Review: Song of Solomon

A couple of months ago, in this blog, there was a post about the 100 greatest novels, and how many of them had been read by the average reader.  In order to improve my score, I said I would read Song of Solomon, by Toni Morrison.  I’m very glad I volunteered: it’s a wonderful novel.

Toni Morrison

Wikipedia says this about Toni Morrison: “(born Chloe Ardelia Wofford; February 18, 1931) is an American novelist, editor, teacher, and Professor Emeritus at Princeton University.  Morrison won the Pulitzer Prize and the American Book Award in 1988 for Beloved. The novel was adapted into a film of the same name (starring Oprah Winfrey and Danny Glover) in 1998. Morrison was awarded the Nobel Prize in Literature in 1993. In 1996, the National Endowment for the Humanities selected her for the Jefferson Lecture, the U.S. federal government’s highest honor for achievement in the humanities.

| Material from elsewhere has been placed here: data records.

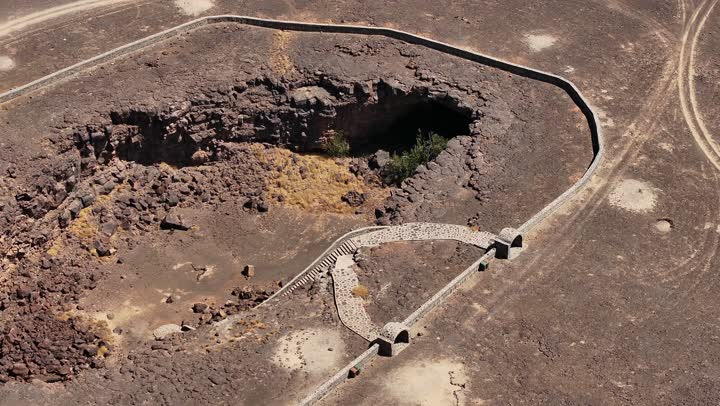 Natural landscapes, the Cave of Umm al-Jarsan in the Harrah of Khaybar north of Medina, ancient natural caves and caverns, carved rocks, tourist spots, natural views.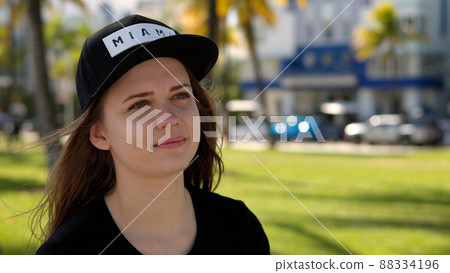 Close up shot of a pretty girl under palm trees at the beach Close up shot of a pretty girl under palm trees at the beach 88334196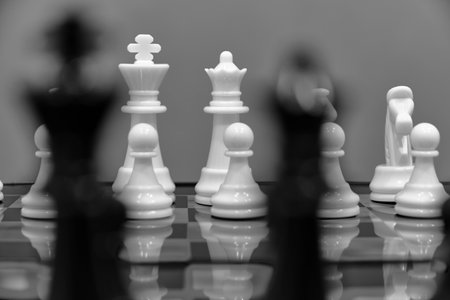 White chess pieces against background black blurred chess piecesの写真素材
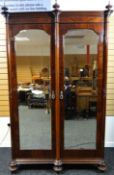 A late nineteenth century mahogany wardrobe by Maple & Co, with two mirrored doors, 89 ins high (226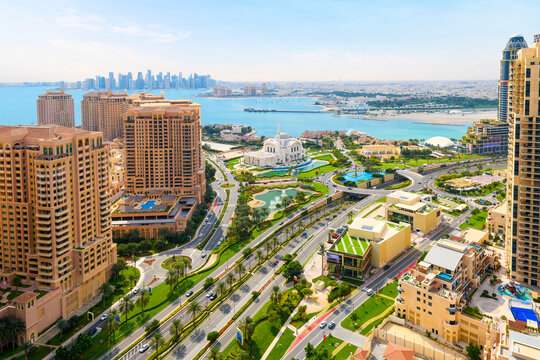 View of the modern Doha skyline with the Doha Pearl island and Sheikh Hamad bin Jassim Mosque in view along the Persian Gulf. 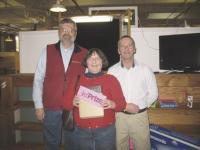 Sheila Tarpin was the third prize winner with a total of 3-million purchase points  at Kennedy Brothers in Vergennes. Win and Graeme congratulate her. 
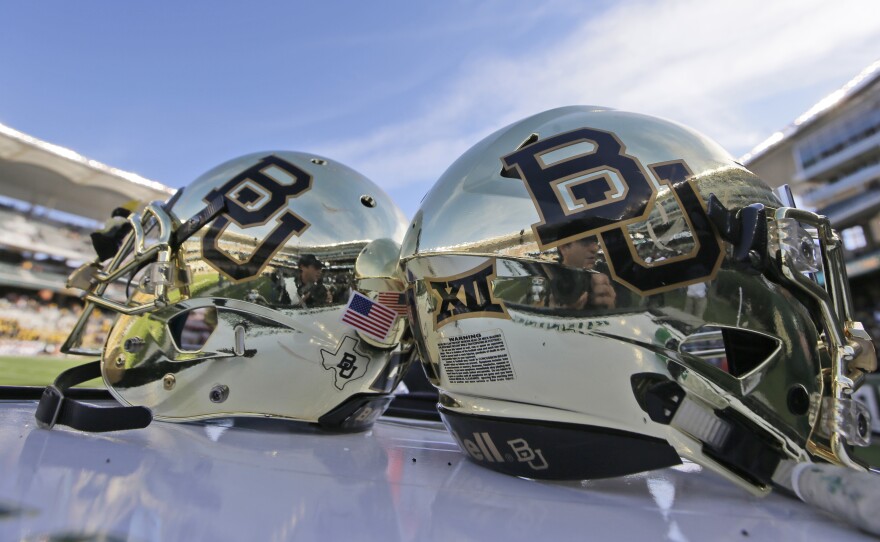 Baylor University football helmets on shown the field after an NCAA game in Waco, Texas, in 2015. A new lawsuit accuses Baylor football players of drugging and gang-raping young women as part of a hazing or bonding ritual.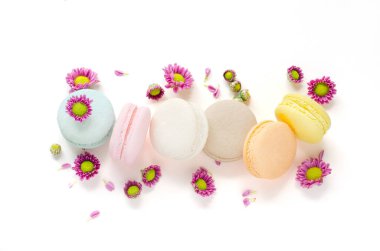 Beyaz arka planda küçük mor sevimli çiçekli bir grup lezzetli pastel tatlı makarna.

She was honored with the 1996 National Book Foundation’s Medal of Distinguished Contribution to American Letters. Morrison wrote the libretto for a new opera, Margaret Garner, first performed in 2005. On May 29, 2012, President Barack Obama presented Morrison with the Presidential Medal of Freedom. In 2016 she received the PEN/Saul Bellow Award for Achievement in American Fiction.”

The paragraph in Wikipedia on the early years in Toni Morrison’s life helps me understand her great facility as a black writer: “Morrison’s parents instilled in her a sense of heritage and language through telling traditional African American folktales and ghost stories and singing songs.”  Song of Solomon is full of children’s songs, traditional folktales, ghosts, and – in today’s terms – unthinkable racism.  All the principle characters have names one would never think of: Milkman, Guitar, Pilate, First Corinthians, Hagar and eccentric, engaging personalities.  The novel is set in a small, poor black community in Michigan, beginning in the 1930’s; it progresses through Pennsylvania into Virginia, but always in black territory.  It is the story of the development of Milkman against the background of a family whose origins are slaves and Native Americans, and whose strange history make them what they are.  There are numerous tensions within the family with various historic causes; and external tensions of being well off vs having nothing; sexual tensions; and tensions arising from differing circumstances and values. Milkman’s development as a person is facilitated by his dissatisfaction with his comfortable, but pointless situation, and by his search for identity in the personalities of his fore bearers.  He must learn, figuratively and mythologically, to fly.

For me, Song of Solomon was the best kind of reading experience.  One learns, or perhaps in my case re-learns, the savage history of racism in America, set against a background of ‘real’ people who are flawed but nonetheless our friends.  One admires their unique coping skills: songs, love, stories and tradition.  One is carried from one set of circumstances, expecting the outcome, to a new, more interesting situation.  The author’s inventiveness is breath-taking, and enjoyable.  The writing is voluble or terse as the situation demands, and the language is appropriately unique but always descriptive.  Most of all, I admire Toni Morrison as a great story-teller.